Leopold's next great hope for the Derby was not until 1896, when his horse, St Frusquin, entered the race as favourite. But after a close race, St Frusquin was beaten by a neck by the Prince of Wales's horse, Persimmon. At their next meeting St Frusquin was the victor; but his nerve failed in training for the St Leger and so there was not to be the eagerly awaited public rematch. In tribute to the horse, Marie, Leopold's wife, had a silver model cast of him by Fabergé for Leopold's 67th birthday. Twelve smaller bronze figures were made for friends.
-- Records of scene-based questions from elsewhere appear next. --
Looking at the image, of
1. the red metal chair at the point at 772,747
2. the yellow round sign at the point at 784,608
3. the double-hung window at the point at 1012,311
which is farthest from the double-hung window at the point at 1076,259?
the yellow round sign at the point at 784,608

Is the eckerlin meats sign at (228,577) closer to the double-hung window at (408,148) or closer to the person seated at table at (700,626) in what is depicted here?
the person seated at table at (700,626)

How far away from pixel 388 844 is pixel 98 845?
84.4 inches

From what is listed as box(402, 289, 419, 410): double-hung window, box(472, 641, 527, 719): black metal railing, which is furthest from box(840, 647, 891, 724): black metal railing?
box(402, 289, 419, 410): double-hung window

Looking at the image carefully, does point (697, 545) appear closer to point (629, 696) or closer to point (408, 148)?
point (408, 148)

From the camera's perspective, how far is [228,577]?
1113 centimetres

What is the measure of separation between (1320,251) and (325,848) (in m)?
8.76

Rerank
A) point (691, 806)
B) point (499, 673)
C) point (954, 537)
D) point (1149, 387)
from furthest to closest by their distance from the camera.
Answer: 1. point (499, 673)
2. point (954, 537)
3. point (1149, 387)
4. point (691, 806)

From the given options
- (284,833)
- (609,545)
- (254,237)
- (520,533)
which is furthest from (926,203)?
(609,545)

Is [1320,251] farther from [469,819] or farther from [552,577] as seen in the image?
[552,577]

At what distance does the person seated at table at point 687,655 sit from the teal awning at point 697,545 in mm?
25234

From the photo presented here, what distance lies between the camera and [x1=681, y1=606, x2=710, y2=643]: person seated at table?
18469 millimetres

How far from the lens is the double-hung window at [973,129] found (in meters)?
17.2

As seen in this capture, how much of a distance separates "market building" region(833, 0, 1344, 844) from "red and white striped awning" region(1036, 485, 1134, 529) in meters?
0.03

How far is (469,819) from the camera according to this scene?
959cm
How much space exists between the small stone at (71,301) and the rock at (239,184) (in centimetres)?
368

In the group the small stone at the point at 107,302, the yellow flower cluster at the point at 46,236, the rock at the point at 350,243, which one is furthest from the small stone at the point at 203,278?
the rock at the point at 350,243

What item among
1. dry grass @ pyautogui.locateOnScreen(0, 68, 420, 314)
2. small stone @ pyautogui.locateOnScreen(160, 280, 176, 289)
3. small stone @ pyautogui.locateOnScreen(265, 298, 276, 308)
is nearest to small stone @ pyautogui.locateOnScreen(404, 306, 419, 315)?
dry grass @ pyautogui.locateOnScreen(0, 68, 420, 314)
Despite St Frusquin's uneven performance, Leopold headed the list of winning owners in 1896, with some £46,766 to his credit.

Leopold was to win the Derby for a second time in 1904 with St Amant, son of St Frusquin. The race was a memorable one for the terrific thunderstorm which took place during the race. It is reported that Leopold rushed out to meet the winner and "...led him in with beaming face, unconscious of the diluvian rain which in a few seconds drenched him to the skin."7

In a career spanning thirty-eight years, the only classics which eluded Leopold were the Thousand Guineas and the Oaks. At his death, in 1917, it was estimated that his winnings totalled £367,434 with 851 races won. The sporting press devoted pages to his achievements, describing him as a 'munificent turf patron.'

Palace House stableyard
Palace House stableyard, Newmarket, 1890s
Leopold's son, Anthony (1887-1961) inherited Palace House in 1917. Following the Second World War, under an arrangement with the Jockey Club it was used by the Royal family as a racing residence. More recently, the property was acquired by the local District Council who renovated the original 17th-century part of the house. Palace House is now Newmarket's Tourist Information Centre and exhibition rooms.

In the twenty-first century, the Rothschild family is still very much involved in horse-racing and breeding. Southcourt Stud is still owned and run by a direct descendant of Leopold de Rothschild, and training grounds at Newmarket are still retained by other members of the family.